- Source excerpt
* * * * * * * * *
NLP2RDF / ontologies

All ontologies used in NIF 2.0 (NIF-Core + vocabulary modules + helper modules)
http://nlp2rdf.org
36 stars 7 forks source link

Are lots of sub-classes and sub-properties needed? #17

Open VladimirAlexiev opened 8 years ago

VladimirAlexiev commented 8 years ago

Consider are the consequences of making sub-classes and sub-properties. Economy of representation (number of triples) is an important consideration to keep NLP as RDF a feasible idea (because NLP generates a lot of data), and NIF 2 thought carefully about that (counting triples for the Simple, Stanbol and OpenAnnotation profiles). Injudicious use of sub-classes and sub-properties might induce NIF users to abandon RDFS... or NIF itself.

VladimirAlexiev commented 8 years ago

Eg currently there is:

This means that

The question is whether people will want to query by these extra types/properties or not. If not, they are only a burden.

BTW, about complex class constructs such as Restrictions and unions, eg:

nif:oliaProv rdfs:range [ a owl:Class; owl:unionOf (prov:Activity prov:Agent ) ] ;

IMHO are not very useful: formally speaking, RDFS should infer this union as one of the types of every oliaProv object. I guess you use them to be able to use RDFUnit. But maybe it's better to use Shapes; or in the above case schema:domainIncludes / rangeIncludes.

kurzum commented 8 years ago

hm, I see your point. However, we would need a formal way of marking describing extensions of NIF somehow, especially, when it comes to external vocabs like itsrdf.

So let's do it like this:

This will:

kurzum commented 8 years ago

we can move the domain/range to the extra files

VladimirAlexiev commented 8 years ago

I like the approach: "if you want inference, load this extra file".
* * * * * * * * *
(Items listed in a dataset)
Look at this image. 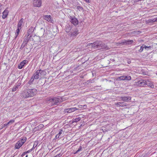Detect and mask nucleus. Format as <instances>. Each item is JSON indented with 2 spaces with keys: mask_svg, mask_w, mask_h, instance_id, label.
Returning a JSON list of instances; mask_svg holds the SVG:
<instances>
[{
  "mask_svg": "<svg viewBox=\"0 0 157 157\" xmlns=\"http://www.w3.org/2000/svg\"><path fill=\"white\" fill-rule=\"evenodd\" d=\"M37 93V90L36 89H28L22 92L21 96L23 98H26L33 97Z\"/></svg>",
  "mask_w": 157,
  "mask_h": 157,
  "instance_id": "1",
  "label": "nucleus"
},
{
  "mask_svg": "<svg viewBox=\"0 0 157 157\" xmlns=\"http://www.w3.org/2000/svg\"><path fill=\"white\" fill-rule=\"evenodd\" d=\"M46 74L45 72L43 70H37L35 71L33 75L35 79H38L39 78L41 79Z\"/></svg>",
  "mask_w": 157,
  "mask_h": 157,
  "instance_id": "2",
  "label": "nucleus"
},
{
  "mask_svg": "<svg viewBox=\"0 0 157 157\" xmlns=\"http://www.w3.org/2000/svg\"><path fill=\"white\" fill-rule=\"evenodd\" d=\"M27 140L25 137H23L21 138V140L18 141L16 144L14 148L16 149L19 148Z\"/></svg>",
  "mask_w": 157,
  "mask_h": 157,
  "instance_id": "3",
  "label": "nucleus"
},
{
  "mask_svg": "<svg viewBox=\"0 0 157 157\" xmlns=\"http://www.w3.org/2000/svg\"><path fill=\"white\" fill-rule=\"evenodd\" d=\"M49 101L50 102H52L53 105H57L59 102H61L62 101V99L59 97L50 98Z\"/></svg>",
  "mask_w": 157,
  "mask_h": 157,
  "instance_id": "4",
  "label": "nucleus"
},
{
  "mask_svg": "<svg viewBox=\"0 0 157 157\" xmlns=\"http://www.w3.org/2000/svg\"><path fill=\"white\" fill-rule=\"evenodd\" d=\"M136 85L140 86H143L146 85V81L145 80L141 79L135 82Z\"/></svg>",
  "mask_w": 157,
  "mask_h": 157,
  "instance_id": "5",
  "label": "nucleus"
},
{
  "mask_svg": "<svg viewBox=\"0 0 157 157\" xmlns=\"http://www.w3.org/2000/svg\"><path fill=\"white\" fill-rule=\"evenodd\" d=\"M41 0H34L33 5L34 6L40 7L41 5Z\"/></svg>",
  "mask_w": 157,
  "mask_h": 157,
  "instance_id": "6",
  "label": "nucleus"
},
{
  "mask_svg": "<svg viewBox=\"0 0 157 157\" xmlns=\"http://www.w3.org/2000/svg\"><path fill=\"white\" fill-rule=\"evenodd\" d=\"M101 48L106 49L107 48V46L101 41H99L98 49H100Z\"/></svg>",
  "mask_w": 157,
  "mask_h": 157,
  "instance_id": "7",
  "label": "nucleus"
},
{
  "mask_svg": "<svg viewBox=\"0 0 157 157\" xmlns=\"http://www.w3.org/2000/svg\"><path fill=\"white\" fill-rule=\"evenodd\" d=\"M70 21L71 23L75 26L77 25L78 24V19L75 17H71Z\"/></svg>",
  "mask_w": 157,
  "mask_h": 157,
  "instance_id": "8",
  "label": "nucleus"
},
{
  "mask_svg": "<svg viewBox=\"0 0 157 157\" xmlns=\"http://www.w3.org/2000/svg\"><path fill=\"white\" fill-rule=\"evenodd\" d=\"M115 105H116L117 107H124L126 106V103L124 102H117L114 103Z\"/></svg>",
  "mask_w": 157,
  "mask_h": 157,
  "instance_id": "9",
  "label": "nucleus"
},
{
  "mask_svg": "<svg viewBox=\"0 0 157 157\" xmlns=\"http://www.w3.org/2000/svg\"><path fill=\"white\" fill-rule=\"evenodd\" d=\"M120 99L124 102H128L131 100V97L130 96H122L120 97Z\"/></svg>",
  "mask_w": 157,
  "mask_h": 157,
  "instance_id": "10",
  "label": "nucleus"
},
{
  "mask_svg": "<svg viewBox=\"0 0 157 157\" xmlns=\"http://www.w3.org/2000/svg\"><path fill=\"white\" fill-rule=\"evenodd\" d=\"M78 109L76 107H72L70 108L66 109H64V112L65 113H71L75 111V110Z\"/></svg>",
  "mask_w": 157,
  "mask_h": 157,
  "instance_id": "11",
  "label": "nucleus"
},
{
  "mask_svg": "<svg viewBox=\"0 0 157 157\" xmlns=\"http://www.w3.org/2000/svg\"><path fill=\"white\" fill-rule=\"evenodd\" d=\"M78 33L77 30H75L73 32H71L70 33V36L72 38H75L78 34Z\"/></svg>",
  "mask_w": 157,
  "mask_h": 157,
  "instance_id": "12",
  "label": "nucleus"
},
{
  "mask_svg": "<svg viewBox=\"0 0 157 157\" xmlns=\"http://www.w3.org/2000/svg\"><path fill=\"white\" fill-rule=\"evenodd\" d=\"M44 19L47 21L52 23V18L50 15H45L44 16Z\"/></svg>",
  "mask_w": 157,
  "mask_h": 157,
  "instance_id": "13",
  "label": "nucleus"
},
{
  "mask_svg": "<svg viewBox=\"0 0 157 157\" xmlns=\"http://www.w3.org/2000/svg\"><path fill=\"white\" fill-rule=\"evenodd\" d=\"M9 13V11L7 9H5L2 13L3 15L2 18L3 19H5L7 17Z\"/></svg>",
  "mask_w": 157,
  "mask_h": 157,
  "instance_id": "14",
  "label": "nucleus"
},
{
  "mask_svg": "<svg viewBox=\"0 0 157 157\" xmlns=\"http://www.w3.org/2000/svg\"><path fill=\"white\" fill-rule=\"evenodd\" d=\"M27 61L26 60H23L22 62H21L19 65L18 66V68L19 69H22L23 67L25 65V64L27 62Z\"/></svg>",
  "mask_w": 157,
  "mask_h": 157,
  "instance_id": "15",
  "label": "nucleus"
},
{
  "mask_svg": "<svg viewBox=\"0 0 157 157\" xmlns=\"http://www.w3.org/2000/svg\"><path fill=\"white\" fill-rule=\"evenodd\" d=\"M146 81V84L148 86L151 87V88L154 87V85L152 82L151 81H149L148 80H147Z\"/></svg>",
* * * * * * * * *
- Directives
a: Answer the following from the NIF thread, one per line:
(i) How many stars does the repository show?
(ii) According to the first comment, what is an important consideration for keeping NLP as RDF a feasible idea?
(iii) To where does kurzum propose moving the domain/range?
b: Copy from the NIF thread the part that opens with the words containing "hm, I see your" and closes with "vocabs like itsrdf.", reproducing it verbatim.
c: Carry on the NIF thread from where it stops.

- Results for each task
a:
(i) 36
(ii) Economy of representation (number of triples)
(iii) To the extra files

b:
hm, I see your point. However, we would need a formal way of marking describing extensions of NIF somehow, especially, when it comes to external vocabs like itsrdf.

c:
You had something like this in the old NIF: nif-core-inf.ttl and nif-core-val.ttl were separate (though nif-core-inf.ttl was used for more complex inferences, like Transitive and Restrictions; domain/range were in nif-core).

But more thinking is needed:

BTW, we now see that "modules" can be created for different purposes: by feature (eg Annotation vs Translation), by function (eg definitions/comments vs domain/range).

So "module" and "namespace" are orthogonal concepts.

neradis commented 8 years ago

Are lots of sub-classes and sub-properties needed?

The answer will depend on the use case and the user of NIF. Some of these abstract super-properties and super-classes were introduced to express conceptual commonalities (conceptual interoperability), to allow for OWL reasoning/constraints or just to formalise expectation about the format of NIF documents. Abstract properties and types are helpful for exploratory queries von NIF data where one does not know beforehand which concrete annotation statement occur.

On the other hand there is indeed also the need for triple-economy when trying to achieve larger volumes of NIF data and some potential users (esp. the ones with no prior Sem. Web background) not interested in OWL-benefits would certainly also welcome a pure RDF(S) version of NIF without the conceptual overhead of OWL.

I think it's feasible (probably not even much effort) to write some code that could down-grade NIF OWL schema documents to two RDF(S) documents:

All three versions could (and probably should) use the same namespace and the down-graded versions would just be a subset of the RDFS inference closure over the OWL version. Offering consistent versions of per module directly side be side might be easier for users than import declarations (which are only part of OWL anyway).

This would not only allow to circumvent unwanted reasoning bloat (although one usually has control over the entailment regime applied by stores/tools anyway), but also offer NIF newcomers a stepstone, allowing them to adopt NIF only with knowledge about RDF(S).

VladimirAlexiev commented 8 years ago

I like this idea of "profiles".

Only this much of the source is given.